Balafon, Savane, Sanza, Jungle [asax]
Tadj [ssax]
Gyn, Vir [tsax]
Ars [2 ssax]
Bat [bsax]
無伴奏の練習曲集というと、ラクールから始まりクローゼ、フェルリング、ブレーマンなど、全て無伴奏の練習曲集であるのだが、このローバの作品は、並みの「練習曲集」ではない。まずは、それぞれの曲が「何のための練習か」ということを記した解説が付されているのだが、こんな感じ…。各タイトルをクリックすると、reedmusic内の、60秒程度の試聴ができるページに飛びます。
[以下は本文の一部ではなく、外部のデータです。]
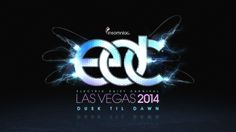 May go here looks amazing EDC Vegas 2014 Official Announcement of the Rave festivl of your life Love music soul sound Dance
Balafon:「循環呼吸のマスター」「繊細なダイナミクス」「完全にクリアな音~サブトーンまでの音色のコントロール」
Savane:「連続した重音」
Sanza:「重音のマスター」「スタッカート」
Jungle:「レガートなフレーズ」「循環呼吸のマスター」「スラップタンギング」
Tadj:「3つのモード」「音のアタック」
Gyn:「音のアタック」「音の響き」
Vir:「Balafon, Savane, Sanza, Jungle, Tadj, Gynの復習」
Ars:「連続したテンポ・チェンジ内における、五度音程と四度音程」
Bat:「トレモロ」「トリル」「メロディックなグリッサンド」「微分音」
ふむ、なんか凄いぞ。初っ端から「循環呼吸」だの「重音」だの言っているし、「音のアタック」「スタッカート」など、一見普通のことを言っているような曲も、聴いてびっくり超絶技巧の嵐。サックスの国際コンクールでは、課題曲に指定されたり、自由曲として取り上げられることすら、あるのだとか。現代のサックス吹きにとって、有名でありながらも容易に登攀しがたいレパートリーのひとつである、とも言えるだろう。
しかし、上に述べたように、どこか親しみのあるモードや、調性感のある響きが不意に現れることもあり、ワケノワカラナイ現代音楽と違ってすんなりとこの世界に入り込むことができるのだ。「Balafon」はその名のとおりアフリカの鍵盤楽器を想起させるし、「Tadj」はなんだかアラビック。「Ars」の響きは荘厳な教会音楽のよう。実際私の周りにも、現代曲は苦手だけれどこの曲は好き!という方は何人かいらっしゃるようだ。
前置きが長くなってしまったが、この練習曲だけを集めたCD「Christian Lauba - Joel Versavaud / Neuf etudes pour saxophones 1992-1994(Maguelone MAG 111123)」というものが存在する。フランスのボルドー音楽院において、ロンデックスとベルデナッド=シャリエに師事したジョエル・ヴェルサヴォー Joel Versavaudという奏者の演奏によるものだ。マイナーレーベルの出版であるため入手が難しく、実はずっと前から探していたのだが、最近ようやく入手に至った。
ボルドー音楽院出身と言うこともあり、ローバと比較的近い位置にいたヴェルサヴォーのこと、録音のリリースは自然な流れだったのだろう(実際、「Balafon」はヴェルサヴォーに捧げられている)。しかも、難易度トリプルAのこの曲にかかわらず、彼の演奏は「お見事!!」の一言。録音はイマイチだが、それを補った余りあるテクニックの高さは、一聴の価値あり。
ちなみにヴェルサヴォーのWebサイトでは、「ローバのエチュード専用の重音チャート」なるものがダウンロード可能。興味のある方はどうぞ。